=== Do this ===
Recast the lines running from the line containing "From where the photo" through the final line of the rows as a Markdown table with the columns No. and Text, where No. numbers each line and Text holds it. Omit blank lines.

=== A few rows ===
Begin

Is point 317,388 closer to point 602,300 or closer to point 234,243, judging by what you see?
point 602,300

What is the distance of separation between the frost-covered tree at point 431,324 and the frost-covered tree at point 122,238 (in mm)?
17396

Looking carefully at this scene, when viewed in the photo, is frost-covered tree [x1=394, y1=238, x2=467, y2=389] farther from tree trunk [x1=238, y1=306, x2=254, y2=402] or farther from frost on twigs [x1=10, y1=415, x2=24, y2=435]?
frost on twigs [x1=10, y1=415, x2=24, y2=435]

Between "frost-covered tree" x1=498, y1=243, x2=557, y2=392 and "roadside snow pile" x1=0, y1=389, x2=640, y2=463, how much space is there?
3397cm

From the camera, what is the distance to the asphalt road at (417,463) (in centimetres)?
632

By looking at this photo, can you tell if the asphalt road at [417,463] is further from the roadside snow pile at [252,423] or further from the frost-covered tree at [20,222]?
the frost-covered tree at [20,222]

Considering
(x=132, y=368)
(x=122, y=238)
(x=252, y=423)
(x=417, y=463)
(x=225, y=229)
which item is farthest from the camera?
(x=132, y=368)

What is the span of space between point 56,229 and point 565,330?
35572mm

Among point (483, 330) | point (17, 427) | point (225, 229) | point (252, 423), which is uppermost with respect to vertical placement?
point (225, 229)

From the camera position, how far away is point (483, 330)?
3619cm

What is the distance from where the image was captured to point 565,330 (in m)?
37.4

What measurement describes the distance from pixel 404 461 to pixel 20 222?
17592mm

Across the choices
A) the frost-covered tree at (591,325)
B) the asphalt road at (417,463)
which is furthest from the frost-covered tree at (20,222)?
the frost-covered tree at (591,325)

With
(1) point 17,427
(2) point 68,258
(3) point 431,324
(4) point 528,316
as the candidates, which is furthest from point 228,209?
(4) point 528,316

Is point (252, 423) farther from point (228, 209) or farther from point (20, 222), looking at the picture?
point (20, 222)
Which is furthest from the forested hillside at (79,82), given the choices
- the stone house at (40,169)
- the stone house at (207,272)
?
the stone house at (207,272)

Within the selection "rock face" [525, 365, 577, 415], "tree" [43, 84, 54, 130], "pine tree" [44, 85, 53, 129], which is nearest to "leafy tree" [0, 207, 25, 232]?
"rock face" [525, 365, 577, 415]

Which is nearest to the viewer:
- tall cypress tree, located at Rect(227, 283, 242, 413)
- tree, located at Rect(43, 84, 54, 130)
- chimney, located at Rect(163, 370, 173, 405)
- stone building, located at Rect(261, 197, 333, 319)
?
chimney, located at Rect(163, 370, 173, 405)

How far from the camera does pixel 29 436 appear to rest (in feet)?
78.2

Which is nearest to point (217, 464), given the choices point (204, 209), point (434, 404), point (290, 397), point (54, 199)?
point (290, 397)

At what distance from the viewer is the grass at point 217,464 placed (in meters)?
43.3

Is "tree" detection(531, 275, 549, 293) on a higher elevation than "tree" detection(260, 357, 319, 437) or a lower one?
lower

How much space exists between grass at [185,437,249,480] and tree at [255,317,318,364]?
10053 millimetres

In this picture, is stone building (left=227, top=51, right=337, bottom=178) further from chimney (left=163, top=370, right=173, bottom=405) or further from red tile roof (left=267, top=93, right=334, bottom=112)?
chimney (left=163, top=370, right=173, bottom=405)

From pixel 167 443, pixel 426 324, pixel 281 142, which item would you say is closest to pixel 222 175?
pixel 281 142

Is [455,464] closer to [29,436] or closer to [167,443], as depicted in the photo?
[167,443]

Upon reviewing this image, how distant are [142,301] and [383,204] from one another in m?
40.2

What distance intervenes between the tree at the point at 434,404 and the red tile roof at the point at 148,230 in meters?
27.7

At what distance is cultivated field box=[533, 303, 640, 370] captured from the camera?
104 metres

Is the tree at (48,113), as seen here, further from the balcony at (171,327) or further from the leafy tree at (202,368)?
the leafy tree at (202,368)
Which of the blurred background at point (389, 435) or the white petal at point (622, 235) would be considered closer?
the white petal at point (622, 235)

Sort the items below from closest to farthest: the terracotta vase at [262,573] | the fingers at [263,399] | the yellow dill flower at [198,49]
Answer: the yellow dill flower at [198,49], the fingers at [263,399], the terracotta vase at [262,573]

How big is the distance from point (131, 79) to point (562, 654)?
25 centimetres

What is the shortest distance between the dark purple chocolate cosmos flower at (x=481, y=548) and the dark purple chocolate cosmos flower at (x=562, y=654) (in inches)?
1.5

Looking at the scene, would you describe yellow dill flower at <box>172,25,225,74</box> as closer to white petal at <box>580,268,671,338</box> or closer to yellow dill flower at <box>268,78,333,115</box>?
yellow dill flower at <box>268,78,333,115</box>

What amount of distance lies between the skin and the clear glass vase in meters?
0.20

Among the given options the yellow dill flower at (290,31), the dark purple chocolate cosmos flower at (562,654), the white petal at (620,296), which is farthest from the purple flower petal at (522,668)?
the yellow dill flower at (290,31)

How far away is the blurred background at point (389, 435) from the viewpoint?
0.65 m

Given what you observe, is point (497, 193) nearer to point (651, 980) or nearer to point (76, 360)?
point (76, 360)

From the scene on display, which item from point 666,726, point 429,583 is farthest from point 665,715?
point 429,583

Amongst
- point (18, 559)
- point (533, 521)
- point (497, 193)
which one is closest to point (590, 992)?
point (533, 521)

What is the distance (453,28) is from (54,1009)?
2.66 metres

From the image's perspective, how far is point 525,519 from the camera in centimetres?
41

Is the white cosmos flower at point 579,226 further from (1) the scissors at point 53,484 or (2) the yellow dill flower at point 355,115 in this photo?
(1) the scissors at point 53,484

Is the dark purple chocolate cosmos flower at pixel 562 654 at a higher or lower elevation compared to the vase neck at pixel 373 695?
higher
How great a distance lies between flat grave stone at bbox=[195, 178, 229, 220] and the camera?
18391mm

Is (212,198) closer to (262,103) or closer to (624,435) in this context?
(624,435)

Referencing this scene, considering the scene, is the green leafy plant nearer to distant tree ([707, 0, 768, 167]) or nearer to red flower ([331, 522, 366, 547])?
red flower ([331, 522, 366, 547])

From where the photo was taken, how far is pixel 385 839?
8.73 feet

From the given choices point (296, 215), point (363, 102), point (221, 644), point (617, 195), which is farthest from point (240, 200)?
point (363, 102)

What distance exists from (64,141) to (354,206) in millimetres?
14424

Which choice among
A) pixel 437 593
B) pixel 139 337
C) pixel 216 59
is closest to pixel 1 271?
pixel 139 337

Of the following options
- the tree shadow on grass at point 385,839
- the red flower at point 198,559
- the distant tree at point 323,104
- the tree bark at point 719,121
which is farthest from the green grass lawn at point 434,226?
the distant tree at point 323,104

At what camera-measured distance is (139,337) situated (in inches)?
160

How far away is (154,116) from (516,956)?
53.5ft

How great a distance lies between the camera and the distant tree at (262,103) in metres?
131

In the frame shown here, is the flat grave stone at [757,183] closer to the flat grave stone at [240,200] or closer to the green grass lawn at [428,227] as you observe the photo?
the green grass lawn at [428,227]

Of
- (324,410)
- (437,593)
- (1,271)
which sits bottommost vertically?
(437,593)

End

=== Written response ===
| No. | Text |
|---|---|
| 1 | From where the photo was taken, how far is pixel 385 839? |
| 2 | 8.73 feet |
| 3 | From the given choices point (296, 215), point (363, 102), point (221, 644), point (617, 195), which is farthest from point (240, 200)? |
| 4 | point (363, 102) |
| 5 | What distance exists from (64,141) to (354,206) in millimetres? |
| 6 | 14424 |
| 7 | Which choice among |
| 8 | A) pixel 437 593 |
| 9 | B) pixel 139 337 |
| 10 | C) pixel 216 59 |
| 11 | is closest to pixel 1 271? |
| 12 | pixel 139 337 |
| 13 | Of the following options |
| 14 | - the tree shadow on grass at point 385,839 |
| 15 | - the red flower at point 198,559 |
| 16 | - the distant tree at point 323,104 |
| 17 | - the tree bark at point 719,121 |
| 18 | which is farthest from the green grass lawn at point 434,226? |
| 19 | the distant tree at point 323,104 |
| 20 | At what camera-measured distance is (139,337) situated (in inches)? |
| 21 | 160 |
| 22 | How far away is (154,116) from (516,956)? |
| 23 | 53.5ft |
| 24 | How great a distance lies between the camera and the distant tree at (262,103) in metres? |
| 25 | 131 |
| 26 | In the frame shown here, is the flat grave stone at [757,183] closer to the flat grave stone at [240,200] or closer to the green grass lawn at [428,227] as you observe the photo? |
| 27 | the green grass lawn at [428,227] |
| 28 | Of |
| 29 | - (324,410) |
| 30 | - (437,593) |
| 31 | - (1,271) |
| 32 | which sits bottommost vertically? |
| 33 | (437,593) |